Peter Stoffer NDP Sackville—Eastern Shore, NS

Sir, my last question for you is on the comparison between regular force individuals who you assist and those who are reservists. I was wondering if you could break that down for us. In your work that you've been doing for the last 14 years in this regard, is it difficult for reservists to come forward or is it difficult to try to find them in order for them to seek out the assistance they may require?

Because along with that, here's what my question is leading to. Obviously when these soldiers are integrated into civilian society, they're working in other jobs and they feel like productive citizens. Do you work at all with any prospective employers out there who hire these soldiers and veterans to let them know certain things to watch out for in the event that their symptoms resurface in their new place of employment, in order to assist the new employer in what they may or may not encounter in the future?

4:05 p.m.

Founder, Veterans Transition Program, As an Individual

Dr. Marvin Westwood

I wish I could say yes to that, but the answer is no. I haven't done that with employers.

I'll tell you who I have done that with, though.

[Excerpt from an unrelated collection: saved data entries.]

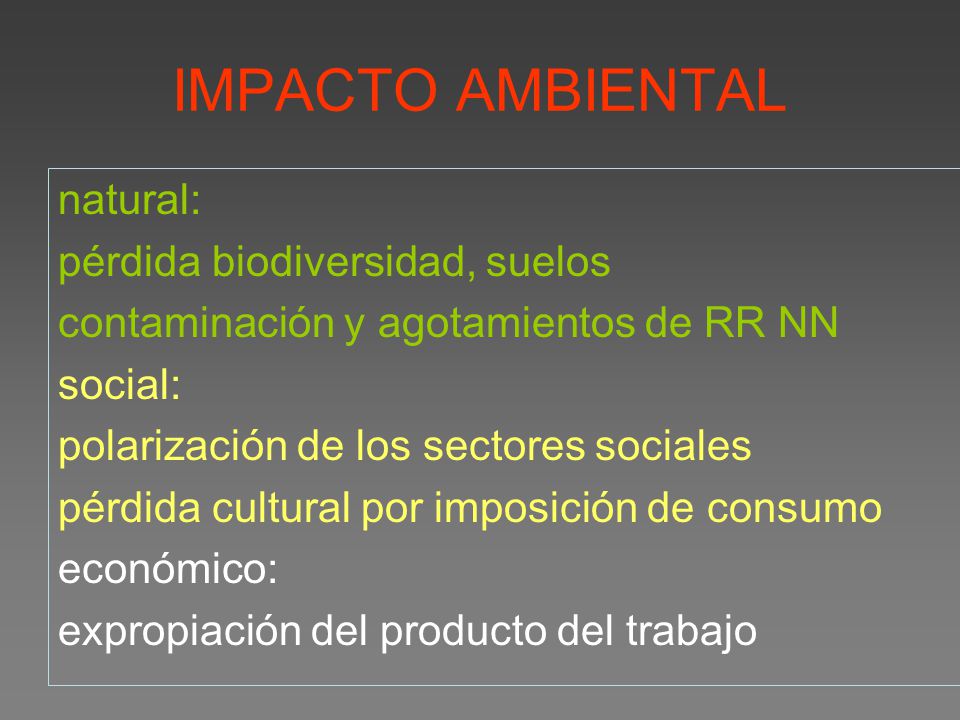 IMPACTO AMBIENTAL

natural:
pérdida biodiversidad, suelos
contaminación y agotamientos de RR NN
social:
polarización de los sectores sociales
pérdida cultural por imposición de consumo
económico:
expropiación del producto del trabajo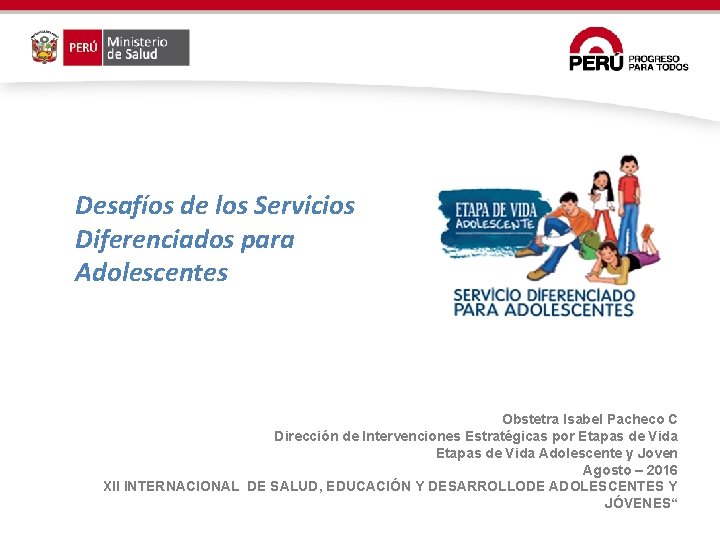 PERÚ Ministerio de Salud

PERÚ PROGRESO PARA TODOS

Desafíos de los Servicios Diferenciados para Adolescentes

ETAPA DE VIDA ADOLESCENTE

SERVICIO DIFERENCIADO PARA ADOLESCENTES

Obstetra Isabel Pacheco C
Dirección de Intervenciones Estratégicas por Etapas de Vida
Etapas de Vida Adolescente y Joven
Agosto – 2016
XII INTERNACIONAL DE SALUD, EDUCACIÓN Y DESARROLLODE ADOLESCENTES Y JÓVENES“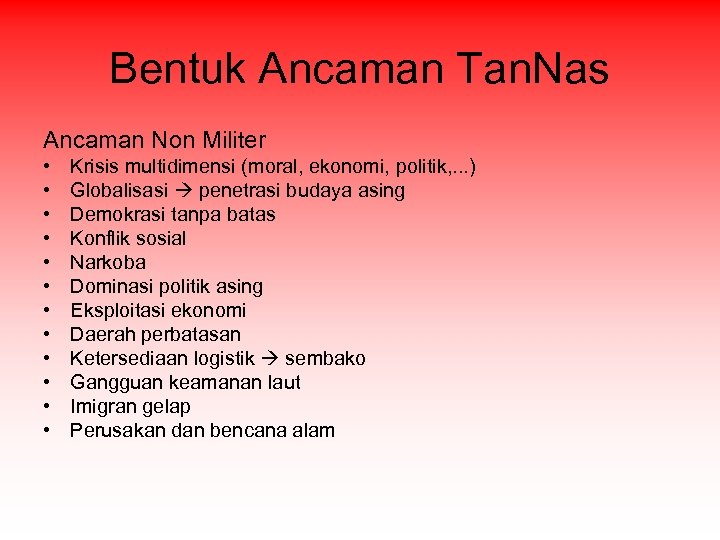 Bentuk Ancaman TanNas

Ancaman Non Militer
• Krisis multidimensi (moral, ekonomi, politik,...)
• Globalisasi → penetrasi budaya asing
• Demokrasi tanpa batas
• Konflik sosial
• Narkoba
• Dominasi politik asing
• Eksploitasi ekonomi
• Daerah perbatasan
• Ketersediaan logistik → sembako
• Gangguan keamanan laut
• Imigran gelap
• Perusakan dan bencana alam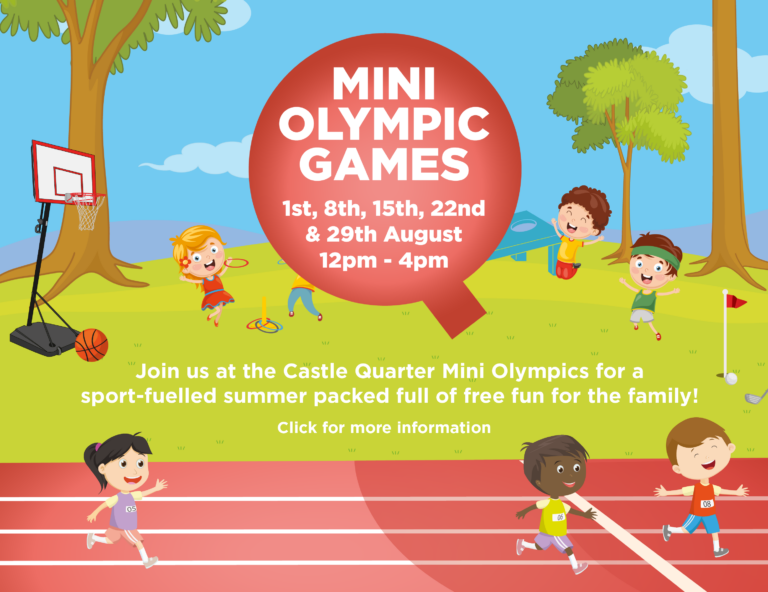 MINI OLYMPIC GAMES

1st, 8th, 15th, 22nd & 29th August
12pm - 4pm

Join us at the Castle Quarter Mini Olympics for a sport-fuelled summer packed full of free fun for the family!

Click for more information

05

06

08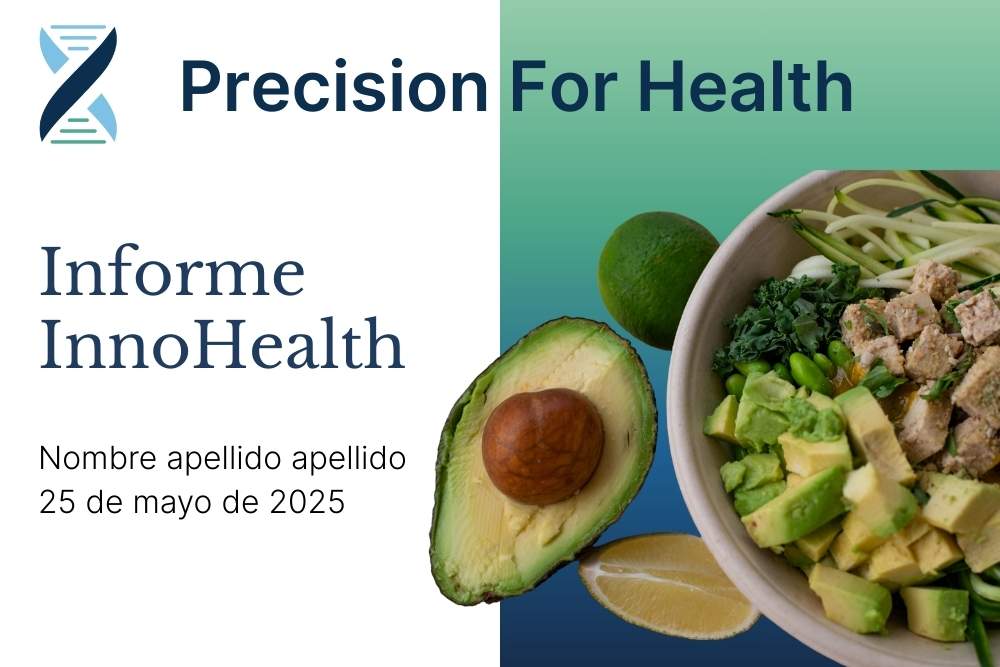 Precision For Health

Informe InnoHealth

Nombre apellido apellido
25 de mayo de 2025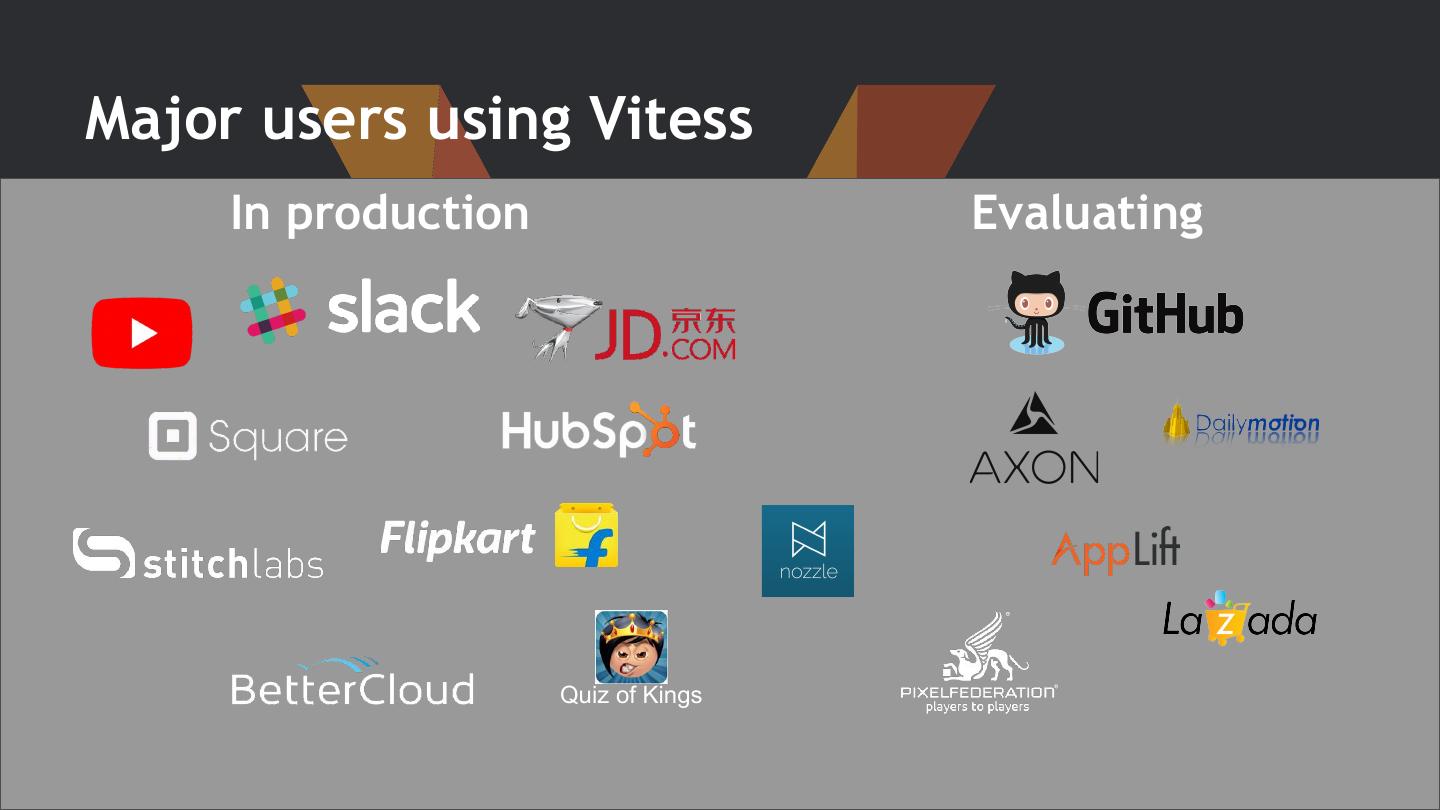 Major users using Vitess

In production

slack

JD.COM 京东

Square

HubSpot

stitchlabs

Flipkart

nozzle

BetterCloud

Quiz of Kings

Evaluating

GitHub

AXON

Dailymotion

AppLift

Lazada

PIXELFEDERATION
players to players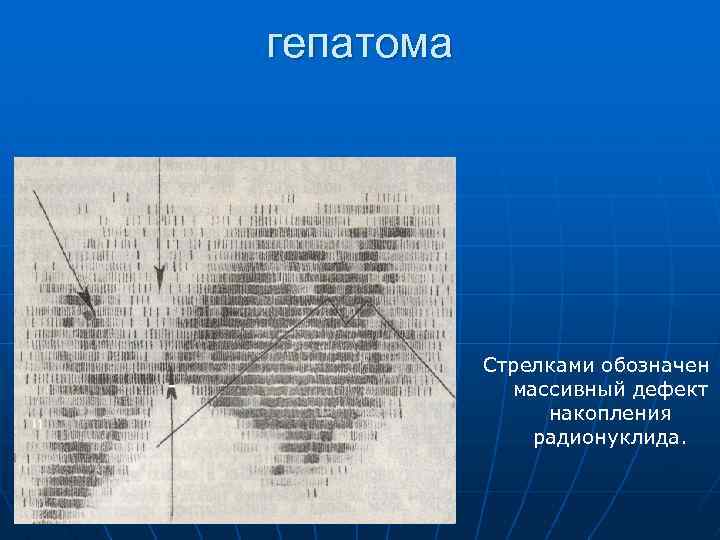 гепатома

Стрелками обозначен массивный дефект накопления радионуклида.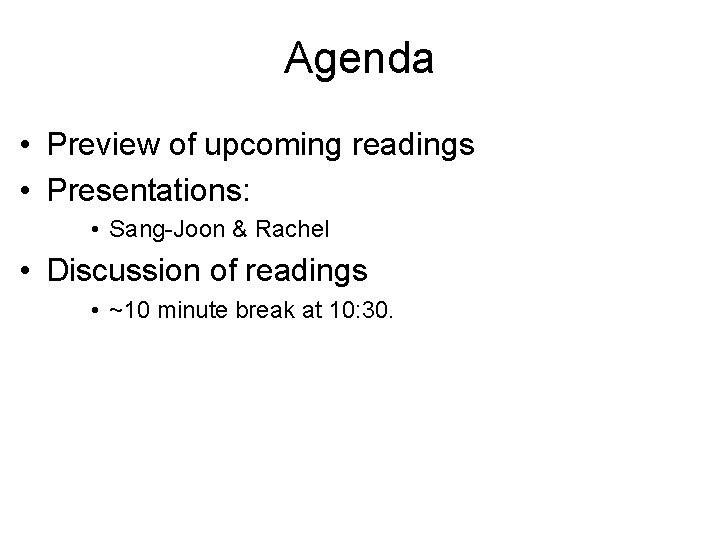 Agenda

• Preview of upcoming readings
• Presentations:
  • Sang-Joon & Rachel
• Discussion of readings
  • ~10 minute break at 10:30.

My team is working with the B.C. Institute of Technology here in Vancouver because they have a program for new veterans coming in. We work with the instructors, the staff at the school, the faculty and so on, to help them be alert and anticipate the special needs of this population.

But I think your suggestion of doing this with employers is excellent. We just haven't done that. We've just been focusing on working with the soldiers themselves.

4:05 p.m.

NDP

Peter Stoffer NDP Sackville—Eastern Shore, NS

Thank you, sir.

4:05 p.m.

Conservative

The Chair Conservative Gary Schellenberger

Thank you.

Next question, Mr. Mayes, please.

March 2nd, 2011 / 4:05 p.m.

Conservative

Colin Mayes Conservative Okanagan—Shuswap, BC

Thank you, Mr. Chair.

Thank you, Dr. Westwood, for being with us today.

I do have a question, but first I'll give you a little background. I was with Veterans Affairs here five years ago when I was first elected and, of course, the plan was to move Veterans Affairs away from being just a benefit plan to a life support plan or a caring plan where we were following the veteran and making sure that all their needs during their full life after service were cared for. That is why there was the inception of the Veterans Charter and then the further review that we've been doing to carry that out and to improve that system. This study is just a furtherance of that.

One of the things we've heard in previous testimony was about the importance of family--and you've mentioned colleagues--as far as helping those veterans who are suffering from PTSD and those who might be suicidal is concerned. What about...? You've stressed colleagues. Previously there were a lot of witnesses who said that it's important for family to be involved in that support, and I would even suggest the community, whether it be the local Legion or even church groups or organizations that are there to support those veterans. I was wondering if you have any of that as far as your transition program goes in looking for support for those veterans you're dealing with.